_Given text:_
══════

Guidelines for Written Homework
- Your homework should be neat, legible, and identified
with your name and the assignment number.
Staple all sheets together before turning them in.
It's also a good idea to put your name on each page.
- It should be comprehensible.
Solutions and proofs should be like good programs: clear, concise,
well organized, complete, and most of all, well documented.
You will often need to explain, in a few complete sentences
of good English, what you are doing and why.
If the problem calls for some type of programming or
machine construction, YOU MUST DOCUMENT in order to receive
full credit, unless the solution/construction is so simple that no
explanation is needed.
- If a problem calls for an answer, program, formula, etc,
to receive full credit you must satifactorily demonstrate that your
answer is correct.
- For a proof, don't be verbose or handwavy, but state clearly what you
are going to prove, and the manner in which you will do so.
Use statements such as "to show x, we first must show that
y and z are true", to indicate the structure of your argument.
Each statement you make should assert something. There are
syntactic constructs which occur at all levels of mathematical
arguments. These include "there exists", "for all", `"such that",
"implies", etc. These phrases are the glue.
You must make sure that what you glue together are well
specified and unambiguous statements, with each variable quantified.
For example,
The last equation implies that there can be a value x such that
blah blah blah...
is not meaningful -... what does "can be a value" mean?
Either such an x exists, or it does not. Either you have
shown that such an x xists, or you haven't. Which is the case?
Does blah blah blah hold for every x?

══════

_Provided material:_
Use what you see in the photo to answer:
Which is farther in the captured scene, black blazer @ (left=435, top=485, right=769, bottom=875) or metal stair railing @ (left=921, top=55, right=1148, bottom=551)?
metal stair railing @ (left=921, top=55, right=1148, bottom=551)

══════

_Exercise requirements:_
A) Reproduce the part of the homework guidelines between "It's also a" and "doing and why.", inclusive.
B) For each statement, decide whether the homework guidelines agree with it. Answer yes or no, and quote the words that settle it. (i) All sheets should be stapled together before they are handed in. (ii) A solution that calls for programming never needs documentation to earn full credit. (iii) In the statements a proof glues together, each variable should be quantified.
The listing above comes from a separate source.

_Results of the tasks:_
A)
It's also a good idea to put your name on each page.
- It should be comprehensible.
Solutions and proofs should be like good programs: clear, concise,
well organized, complete, and most of all, well documented.
You will often need to explain, in a few complete sentences
of good English, what you are doing and why.

B)
(i) Yes: "Staple all sheets together before turning them in."
(ii) No: "YOU MUST DOCUMENT in order to receive full credit, unless the solution/construction is so simple that no explanation is needed."
(iii) Yes: "with each variable quantified."